**Quoted passage**

The Lazarus Effect

The Lazarus Effect
The Lazarus Effect

Format: DVD
Release date: 19 October 2015
Distributor: Lionsgate Entertainment
Director: David Gelb
Writers: Luke Dawson, Jeremy Slater
Cast: Olivia Wilde, Mark Duplass, Evan Peters, Sarah Bolger, Donald Glover, Ray Wise
USA 2013
83 mins

A competently horrifying take on scientific experiments gone wrong.

A decent, well-made, small-scale genre film with a great cast of on-the-cusp players, The Lazarus Effect begins as a modern-day spin on Frankensteinian mad science, but segues into more demonic matters. In a university lab, significantly named scientists Frank (Mark Duplass) and his fiancée Zoe (Olivia Wilde) supervise a team – techies Clay (Evan Peters) and Niko (Donald Glover), and documentarian Eva (Sarah Bolger) – working on a process involving a nerve-rebuilding compound and electric shock with the intention of creating a defibrillator equivalent to overcome brain death. They are successful in reviving a put-down dog, whose cataracts mysteriously heal and who develops slightly sinister abilities, before the university dean (Amy Aquino) shuts them down for breach of ethics – raising the important issue of the embattled state of science in facilities where the student body and alumni donors push a fundamentalist Christian line, a promising thread then dropped – and the process is bought through a corporate loophole by a Big Pharma concern repped by a smiling shark (Ray Wise).

**Work to complete**
• a. In the film review, why does the university dean shut down the team's work?
• b. List every actor named on the "Cast:" line of the film review.
The rows are not used for anything here.

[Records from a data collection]
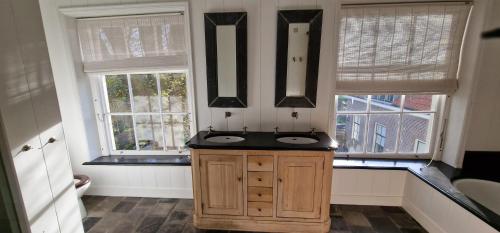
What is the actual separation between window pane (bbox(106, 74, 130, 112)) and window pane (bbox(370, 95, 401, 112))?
275cm

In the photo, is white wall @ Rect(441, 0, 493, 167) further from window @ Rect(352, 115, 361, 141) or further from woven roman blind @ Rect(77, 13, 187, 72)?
Result: woven roman blind @ Rect(77, 13, 187, 72)

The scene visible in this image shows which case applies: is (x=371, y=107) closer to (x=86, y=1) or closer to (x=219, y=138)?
(x=219, y=138)

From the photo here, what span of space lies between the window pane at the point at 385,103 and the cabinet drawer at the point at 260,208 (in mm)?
1510

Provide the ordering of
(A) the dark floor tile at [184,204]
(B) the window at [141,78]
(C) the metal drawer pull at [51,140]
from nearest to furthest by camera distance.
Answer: (C) the metal drawer pull at [51,140] < (B) the window at [141,78] < (A) the dark floor tile at [184,204]

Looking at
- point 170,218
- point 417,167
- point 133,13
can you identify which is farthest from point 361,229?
point 133,13

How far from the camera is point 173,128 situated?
2678 millimetres

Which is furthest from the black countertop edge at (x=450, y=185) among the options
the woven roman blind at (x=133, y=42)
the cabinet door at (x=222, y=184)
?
the woven roman blind at (x=133, y=42)

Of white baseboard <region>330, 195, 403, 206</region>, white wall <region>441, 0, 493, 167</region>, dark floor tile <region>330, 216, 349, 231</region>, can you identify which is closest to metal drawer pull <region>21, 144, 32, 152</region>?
dark floor tile <region>330, 216, 349, 231</region>

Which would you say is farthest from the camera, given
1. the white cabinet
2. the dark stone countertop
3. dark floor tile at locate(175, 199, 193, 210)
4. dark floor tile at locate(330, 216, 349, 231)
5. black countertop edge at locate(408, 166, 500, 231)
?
dark floor tile at locate(175, 199, 193, 210)

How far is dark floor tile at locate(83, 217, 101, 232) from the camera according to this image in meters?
2.15

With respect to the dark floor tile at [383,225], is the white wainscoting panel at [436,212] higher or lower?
higher

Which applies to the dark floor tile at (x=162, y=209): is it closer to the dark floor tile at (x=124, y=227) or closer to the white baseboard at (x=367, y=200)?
the dark floor tile at (x=124, y=227)

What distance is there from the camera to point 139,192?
264 centimetres

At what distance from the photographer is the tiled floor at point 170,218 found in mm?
2098
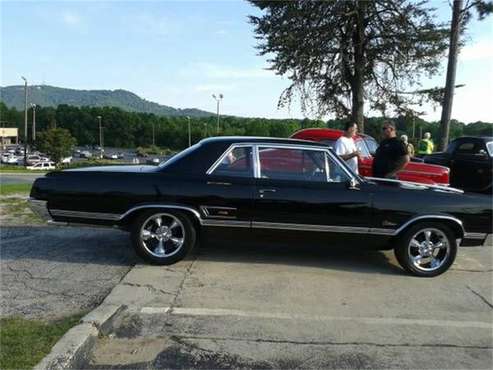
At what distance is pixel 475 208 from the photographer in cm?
655

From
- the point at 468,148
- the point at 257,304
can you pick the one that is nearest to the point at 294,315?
the point at 257,304

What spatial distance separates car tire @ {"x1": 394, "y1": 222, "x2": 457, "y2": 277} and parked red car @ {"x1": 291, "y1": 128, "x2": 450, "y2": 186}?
2.71 m

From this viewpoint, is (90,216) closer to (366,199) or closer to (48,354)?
(48,354)

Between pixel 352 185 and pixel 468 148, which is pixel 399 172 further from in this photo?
pixel 468 148

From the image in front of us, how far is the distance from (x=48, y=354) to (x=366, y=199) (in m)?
3.85

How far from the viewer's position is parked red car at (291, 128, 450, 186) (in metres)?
9.56

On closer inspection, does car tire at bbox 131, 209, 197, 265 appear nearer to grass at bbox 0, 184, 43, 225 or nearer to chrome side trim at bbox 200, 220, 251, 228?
chrome side trim at bbox 200, 220, 251, 228

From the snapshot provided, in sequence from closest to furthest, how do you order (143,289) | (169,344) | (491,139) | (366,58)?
(169,344)
(143,289)
(491,139)
(366,58)

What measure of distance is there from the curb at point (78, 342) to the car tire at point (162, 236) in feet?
5.18

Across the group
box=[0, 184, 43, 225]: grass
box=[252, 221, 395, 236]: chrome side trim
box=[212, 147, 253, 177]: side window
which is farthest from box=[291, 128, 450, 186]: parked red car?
box=[0, 184, 43, 225]: grass

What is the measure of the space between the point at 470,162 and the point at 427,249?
7.20 metres

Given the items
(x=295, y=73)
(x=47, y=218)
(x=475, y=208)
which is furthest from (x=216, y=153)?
(x=295, y=73)

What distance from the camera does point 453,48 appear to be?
1692cm

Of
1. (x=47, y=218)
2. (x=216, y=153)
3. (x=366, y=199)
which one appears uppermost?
(x=216, y=153)
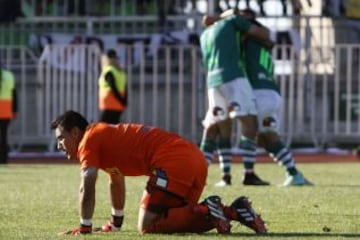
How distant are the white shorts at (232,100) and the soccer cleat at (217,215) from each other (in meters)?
5.46

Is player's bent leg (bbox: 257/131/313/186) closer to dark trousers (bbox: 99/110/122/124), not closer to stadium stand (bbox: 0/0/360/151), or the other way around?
dark trousers (bbox: 99/110/122/124)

**Numbered responses**
• a. The dean shuts the team down for breach of ethics.

• b. Olivia Wilde, Mark Duplass, Evan Peters, Sarah Bolger, Donald Glover, Ray Wise